Pouco mais de dois meses se passaram desde o impacto da sonda kamikaze DART no asteroide Dimorph. O objetivo da missão era uma avaliação prática do impacto cinético do asteróide para alterar sua trajetória. O resultado superou as expectativas e até surpreendeu – o período orbital do asteróide após a colisão com a sonda foi reduzido não em um ou dois minutos, como mostraram os cálculos, mas em 32 minutos. O que aconteceu, os cientistas aprenderam apenas recentemente.
O sistema de Didymus e Dimorpha 2 meses após a colisão (30 de novembro). Fonte: Observatório Magdalena Ridge/NM Tech
A primeira e relativamente detalhada informação sobre o evento foi obtida graças ao cubes italiano LICIACube. O cubesat foi lançado do DART 15 dias antes da colisão. Ele seguiu a sonda e passou por Dimorph três minutos após o impacto. Um flash brilhante e uma nuvem de detritos – ambas as câmeras cubestat transmitiram dados suficientes para fazer uma avaliação bastante precisa da força e das consequências da colisão. Além disso, pela força do reflexo da luz dos detritos, os cientistas puderam avaliar a composição das rochas e a estrutura do asteroide.
Descobriu-se, em particular, que Dimorph tem a mesma estrutura que o enorme asteróide Didim, em torno do qual gira. Os telescópios terrestres e espaciais não são sensíveis o suficiente para ver o Dimorph em detalhes de tal distância. Quase toda a luz que chegava aos dispositivos terrestres era refletida de Didyma.

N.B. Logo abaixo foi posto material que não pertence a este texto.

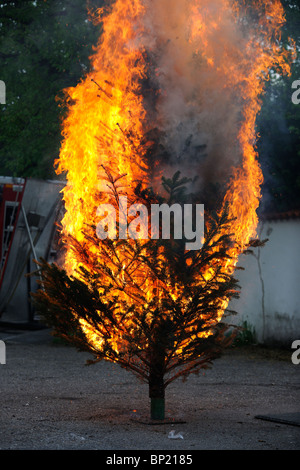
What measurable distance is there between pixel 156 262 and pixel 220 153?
137 centimetres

As câmeras cubestat finalmente tornaram possível, mesmo em um halo de detritos, ver a verdadeira luz refletida por um pequeno asteroide.
Assim, os cientistas descobriram duas coisas. Em primeiro lugar, a estrutura e composição de Dimorph e Didim são as mesmas. Em segundo lugar, Dimorph não é um corpo monolítico, mas um conjunto de blocos de pedra ligados entre si. Ficou claro o campo de formação atrás dele de uma enorme cauda de detritos. Dois meses de observação desses destroços de vários ângulos – de observatórios terrestres e de telescópios espaciais, incluindo até o James Webb – permitiram estimar o volume de rochas derrubadas durante a colisão com a sonda.
De acordo com a estimativa mais conservadora, o DART derrubou cerca de 1.000 toneladas de rocha do asteroide para o espaço. De acordo com a escala mais ousada, até 10.000 toneladas de detritos voaram para o espaço. Se definirmos o coeficiente de transferência de momento para a unidade no caso de uma colisão frontal bem-sucedida da sonda com a superfície do asteróide, os cálculos mostram que o efeito real acabou sendo mais de três vezes mais forte. O coeficiente estimado foi de 3,6. Daí a incrível mudança no período da órbita, que chega a ser 25 vezes maior que o limite inferior do valor calculado. A rocha voando para o espaço atuou no asteróide como um motor a jato, diminuindo bastante seu movimento em órbita.
Imagens dos cubos LICIACubesat cerca de 3 minutos após a colisão. Fonte da imagem: ASA/NASA
«Esta é uma notícia muito boa para o método de impacto cinético, disse Andy Cheng, chefe do grupo de pesquisa DART no Laboratório de Física Aplicada, em entrevista coletiva. John Hopkins. “Pelo menos no caso do DART, o impacto cinético no alvo foi realmente eficaz em mudar a órbita do alvo.”
Esta observação das consequências de um impacto de asteroide não termina aí. Os cientistas continuarão a coletar dados sobre seu comportamento. Para uma avaliação mais precisa das consequências da colisão, a sonda de pesquisa Hera da Agência Espacial Européia, que deve ser lançada em 2024, será enviada ao asteroide. Mas agora há esperança de que a ciência terrestre tenha obtido um resultado com base no qual faz sentido construir uma defesa planetária para proteção contra asteróides perigosos – as órbitas desses corpos celestes podem realmente ser alteradas e até inesperadamente fortes.